目の前で繰り広げられる会話と情景は、ミネが教えてくれた情報とーー違っていた。


(お姉ちゃんを庇った……?)


爆発に巻き込まれ、私を庇って体を欠損させた。

目を覚ました後に、姉からはそう聞いていたはずだった。

だが、この記憶が過去の真相であるならば

身を呈して、大切な人を守ったのはーー


(ーー私、が……?)


セラということになる。


ならば、何故ミネは

体を失っていたのか。


何故享楽者ミネである彼女が、自分自身ヘドニスターと相対しているのか。


その答え合わせはーー


ーーズゥン!!!


望まぬとも始まった……。


ーー重い音とともに地面が揺れ、周囲の蔦が一斉に持ち上がる。


「 まぁ……結果的にはこれで良かったか。

"依代の身体"は……無事そうだし。」


ぬめりついた甘さが混じる声。

享楽者からは、人の暖かさを感じなかった。


"その代わり"とでもいうように

腕からは、おぞましい殺意が放たれている。


ーーキン……。


その敵意へと応えるように、ミネは腰から剣を抜く。

白刃が陽に照らされ、刃先をなぞる様に光が震えた。

無機質な金属音が、静まり返った森へ響く。


「ーー依代……」


少女は息を飲み込みながら、憎悪で瞳を揺らした。


「お前は……そんな理由で


……私の両親を殺したのか。」



異形はゆらりと揺れながら、問いの意味すら理解していないように、言葉を返した。


「おやおや……。

どうしたんだい、リーダー候補さん。」


頬から耳へと裂けた口元から、愉悦に染まった声が響く。


「いつもの“笑顔”がーー崩れてるじゃないか。
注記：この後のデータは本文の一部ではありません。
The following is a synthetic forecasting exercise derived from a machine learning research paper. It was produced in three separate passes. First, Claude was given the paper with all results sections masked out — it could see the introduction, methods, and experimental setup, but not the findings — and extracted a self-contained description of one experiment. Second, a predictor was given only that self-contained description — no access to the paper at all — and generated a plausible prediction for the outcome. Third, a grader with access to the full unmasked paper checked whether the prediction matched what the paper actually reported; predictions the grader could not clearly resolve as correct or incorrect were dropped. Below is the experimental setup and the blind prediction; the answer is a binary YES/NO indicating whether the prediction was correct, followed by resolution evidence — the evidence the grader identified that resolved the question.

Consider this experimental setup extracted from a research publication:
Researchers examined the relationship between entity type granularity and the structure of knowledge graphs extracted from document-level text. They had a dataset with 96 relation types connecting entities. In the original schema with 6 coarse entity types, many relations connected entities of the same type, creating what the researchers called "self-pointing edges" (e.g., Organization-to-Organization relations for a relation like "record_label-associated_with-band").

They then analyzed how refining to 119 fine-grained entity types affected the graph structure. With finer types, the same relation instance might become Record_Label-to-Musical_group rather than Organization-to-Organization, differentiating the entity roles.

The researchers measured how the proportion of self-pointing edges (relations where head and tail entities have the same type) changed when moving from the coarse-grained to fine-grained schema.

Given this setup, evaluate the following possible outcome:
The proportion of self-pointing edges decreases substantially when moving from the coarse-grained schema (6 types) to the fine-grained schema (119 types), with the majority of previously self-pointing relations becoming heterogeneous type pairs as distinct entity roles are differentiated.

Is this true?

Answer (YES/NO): YES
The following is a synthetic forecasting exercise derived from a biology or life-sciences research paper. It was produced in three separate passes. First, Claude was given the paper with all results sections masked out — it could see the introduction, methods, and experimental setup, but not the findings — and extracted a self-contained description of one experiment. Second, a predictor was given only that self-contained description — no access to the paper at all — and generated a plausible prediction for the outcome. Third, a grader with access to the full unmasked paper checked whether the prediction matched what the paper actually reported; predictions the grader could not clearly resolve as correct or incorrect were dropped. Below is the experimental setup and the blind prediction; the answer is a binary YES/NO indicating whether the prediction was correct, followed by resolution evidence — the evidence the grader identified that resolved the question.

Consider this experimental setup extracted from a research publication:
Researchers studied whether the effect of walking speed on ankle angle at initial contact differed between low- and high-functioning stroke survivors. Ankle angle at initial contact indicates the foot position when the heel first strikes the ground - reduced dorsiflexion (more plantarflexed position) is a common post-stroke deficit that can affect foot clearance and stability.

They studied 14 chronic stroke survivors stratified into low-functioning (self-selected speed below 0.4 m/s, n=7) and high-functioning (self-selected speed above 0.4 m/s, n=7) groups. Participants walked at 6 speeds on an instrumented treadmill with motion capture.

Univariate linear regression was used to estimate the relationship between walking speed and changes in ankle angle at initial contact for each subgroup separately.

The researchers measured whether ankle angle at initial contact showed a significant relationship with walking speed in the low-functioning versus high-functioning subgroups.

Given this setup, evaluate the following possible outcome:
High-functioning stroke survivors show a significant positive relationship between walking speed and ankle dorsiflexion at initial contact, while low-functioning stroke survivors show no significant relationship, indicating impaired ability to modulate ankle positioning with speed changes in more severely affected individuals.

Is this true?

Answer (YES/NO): NO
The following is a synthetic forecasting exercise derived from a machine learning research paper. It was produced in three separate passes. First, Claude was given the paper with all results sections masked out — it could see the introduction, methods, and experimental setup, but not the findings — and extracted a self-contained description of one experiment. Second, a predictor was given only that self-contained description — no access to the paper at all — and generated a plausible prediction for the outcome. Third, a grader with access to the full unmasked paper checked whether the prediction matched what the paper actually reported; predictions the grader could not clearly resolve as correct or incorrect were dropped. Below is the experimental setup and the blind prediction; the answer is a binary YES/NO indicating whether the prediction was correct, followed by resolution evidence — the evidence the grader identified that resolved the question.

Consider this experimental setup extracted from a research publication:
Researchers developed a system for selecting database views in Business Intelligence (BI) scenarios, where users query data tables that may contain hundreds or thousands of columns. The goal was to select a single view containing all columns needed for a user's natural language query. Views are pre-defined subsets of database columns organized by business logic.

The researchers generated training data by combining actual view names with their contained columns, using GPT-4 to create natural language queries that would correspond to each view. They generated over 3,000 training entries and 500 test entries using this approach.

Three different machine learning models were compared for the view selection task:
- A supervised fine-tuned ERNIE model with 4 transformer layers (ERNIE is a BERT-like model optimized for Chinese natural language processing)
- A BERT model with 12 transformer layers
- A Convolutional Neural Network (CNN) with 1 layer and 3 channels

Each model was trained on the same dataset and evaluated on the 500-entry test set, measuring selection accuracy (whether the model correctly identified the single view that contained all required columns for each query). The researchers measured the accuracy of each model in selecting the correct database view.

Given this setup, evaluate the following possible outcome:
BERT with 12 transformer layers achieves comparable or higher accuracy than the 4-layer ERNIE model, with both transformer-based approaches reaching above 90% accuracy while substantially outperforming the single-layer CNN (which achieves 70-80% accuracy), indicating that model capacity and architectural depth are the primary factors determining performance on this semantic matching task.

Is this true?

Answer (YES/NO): NO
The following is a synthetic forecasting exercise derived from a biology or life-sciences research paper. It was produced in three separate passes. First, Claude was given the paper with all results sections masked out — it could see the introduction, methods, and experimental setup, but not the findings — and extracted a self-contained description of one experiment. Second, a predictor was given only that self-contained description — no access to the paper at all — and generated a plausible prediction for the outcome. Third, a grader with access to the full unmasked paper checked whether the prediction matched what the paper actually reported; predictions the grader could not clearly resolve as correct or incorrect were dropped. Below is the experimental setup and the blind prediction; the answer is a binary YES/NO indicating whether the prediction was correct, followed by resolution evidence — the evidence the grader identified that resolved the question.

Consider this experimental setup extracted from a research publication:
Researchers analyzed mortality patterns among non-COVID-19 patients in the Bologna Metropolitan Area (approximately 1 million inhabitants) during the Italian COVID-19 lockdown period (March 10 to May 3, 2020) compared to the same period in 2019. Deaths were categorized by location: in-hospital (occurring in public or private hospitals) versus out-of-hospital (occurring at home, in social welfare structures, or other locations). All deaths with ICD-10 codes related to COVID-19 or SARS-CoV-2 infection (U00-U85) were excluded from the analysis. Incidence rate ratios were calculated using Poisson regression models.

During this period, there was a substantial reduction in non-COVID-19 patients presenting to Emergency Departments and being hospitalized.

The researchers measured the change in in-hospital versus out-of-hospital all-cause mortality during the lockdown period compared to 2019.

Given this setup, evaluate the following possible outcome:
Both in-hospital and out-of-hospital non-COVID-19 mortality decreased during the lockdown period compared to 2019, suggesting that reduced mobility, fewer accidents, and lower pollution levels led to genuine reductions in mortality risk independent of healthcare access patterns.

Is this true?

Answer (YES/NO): NO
」


悪魔のような嗤い。

それは、人を玩具としか思っていない純粋な“快楽”の鳴き声だった。


ーーギッ……!!


噛みしめた奥歯が軋む音。

握力で柄が歪む音。


その物音を奏でた主は


ーー笑顔の影すら見せていなかった。


「ふざけるな……。


何が、"笑顔"だ……!」


絶えない笑みを振りまいた少女。

笑顔の象徴ともいえる彼女の顔は

ーー怒りに染まっていた。


「命は……お前の道具じゃない……!」


ミネの剣が静かに上がり、“標的”を差し示した。


逆奪者スティーラーの長として、宣告する……。


享楽者ヘドニスター……。


お前にーー"彼岸"をくれてやる!」


決意と殺意を灯した瞳。

夜空のような藍の中には、一筋の恒星が輝いていた。